Monday, September 09, 2013

dumping employer health care

NEW YORK, Sept 9 (Reuters) - As many as 37 million Americans who receive health coverage through employers may be better off with the government-subsidized insurance plans that will be offered under President Barack Obama's healthcare reform law for next year, according to a study released on Monday.

The analysis, compiled by researchers at Stanford School of Medicine and published in the journal Health Affairs, suggests that some employees may choose to dump the coverage they receive at work. It also points to a potential counter-trend to surveys of employers, which show that up to 30 percent would consider terminating health coverage for their workers within the first few years of "Obamacare."

"There is definitely going to be some pressure in that direction," said Thomas Buchmueller, a professor of insurance at the University of Michigan's Ross School of Business, who was not involved in the study.

"Workers could say, 'we appreciate that you offered us coverage all these years, but we'll be better off on the exchanges, so give us the cash and we'll go.'"

That scenario, which would cost the federal treasury billions of dollars above what it has already projected, reflects the complicated financial carrots and sticks at the heart of Obama's 2010 Affordable Care Act (ACA).

On the one hand, it requires large employers with 50 or more workers to offer health insurance or pay a $2,000-to-$3,000 annual penalty per full-time worker. About 170 million Americans have health insurance through their own job or through a family member's; such coverage is available to 80 percent of full-time workers.

On the other, the law allows workers to buy coverage on new state-based exchanges and receive federal subsidies to help pay the premiums and deductibles, if their employer-sponsored insurance is deemed unaffordable according to a government calculation.

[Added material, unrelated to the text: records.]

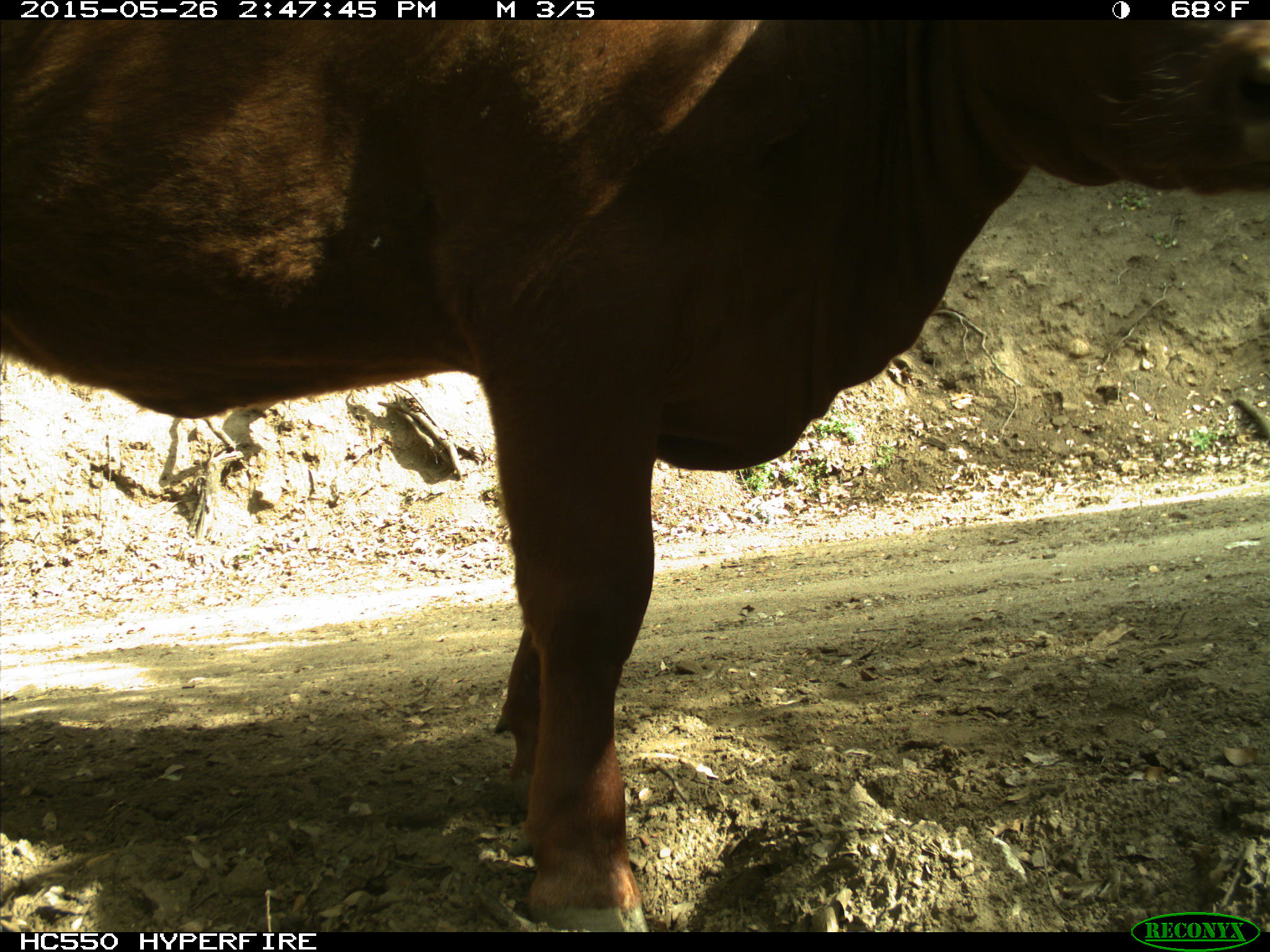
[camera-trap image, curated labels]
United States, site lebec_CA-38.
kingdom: Animalia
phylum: Chordata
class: Mammalia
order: Artiodactyla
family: Bovidae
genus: Bos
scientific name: Bos taurus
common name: domestic cow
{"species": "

Roughly "37 million people would be financially better off switching to the exchange" from employer-sponsored insurance, said Dr. Jay Bhattacharya of Stanford School of Medicine, who led the study.

"The reason is that these workers would qualify for substantial subsidies to buy exchange insurance," he said. As a result, the subsidized Obamacare premium will be less than what they pay for employer-based insurance. The cost to the federal treasury if all 37 million switch: $132 billion a year in subsidies, according to the study.